Isaac Green & The Skalars – Skoolin’ With The Skalars LP
Art.Nr.: JUMP158LP
Hersteller: JUMP UP RECORDS
EUR 14,00
inkl. 19 % USt
Produktbeschreibung
Another incredible 90’s Moon Ska NYC classic gets a vinyl release for BLACK FRIDAY! ! St Louis’ ska darlings debut album from 1996 on white cloud vinyl with a limited edition pencil & eraser set to the first 75 orders! Limited edition of 30o copies! Not familiar with The Skalars? Too young? Here’s a great review from back in the day:
Unusually, and contrary to their name, Isaac Green & the Skalars is a female-fronted band, one of only a handful of women-led groups to be found in the third wave. Even more uniquely, not only are three-quarters of their excellent brass section women, but all the band’s singers also double as horn players.

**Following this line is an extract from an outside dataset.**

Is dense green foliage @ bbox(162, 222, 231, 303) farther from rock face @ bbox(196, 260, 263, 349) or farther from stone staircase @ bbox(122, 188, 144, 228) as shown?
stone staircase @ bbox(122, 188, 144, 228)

As for Isaac Green himself, he is the band’s skanking and crowd-pleasing MC. So it’s no surprise then that the Skalars are as indebted to the American R&B scene, who gave the nation to so many stellar female singers, as they are to ska’s Jamaican originators, and the Brits that powered up the style during the Two Tone years. The band’s choice of cover songs reflect those first two influences, diving back into early-’60s R&B for the Marvelettes’ “Beechwood 4-5789” and Wynonie Harris’ “Bloodshot Eyes,” and crossing the Caribbean for the Heptones’ “I Love You.” In contrast, the Skalars’ own numbers swing from Two Tone skankers with R&B undertones to the big band jazz and swing that reflects their love of the Skatalites, and on occasion, as with the instrumental “Special K,” the more Latin-flavored stylings of Tommy McCook & the Supersonics, all delivered at a suitably jumped up pace. But for all the high energy ska numbers, there are also slower, sweeter reggae songs, like the haunting “High School” or the riff driven, bass heavy “Don’t Count.” Both these tracks take their cue not from early reggae, but the more muscular, throbbing sound of the mid-’70s, and are heavy with atmosphere and lit with emotion. It’s an unusual stylistic mix, and the band deliver it with panache. School’s started, and the Skalars are raring to go. This, their freshman album, suggests they’ll be star pupils.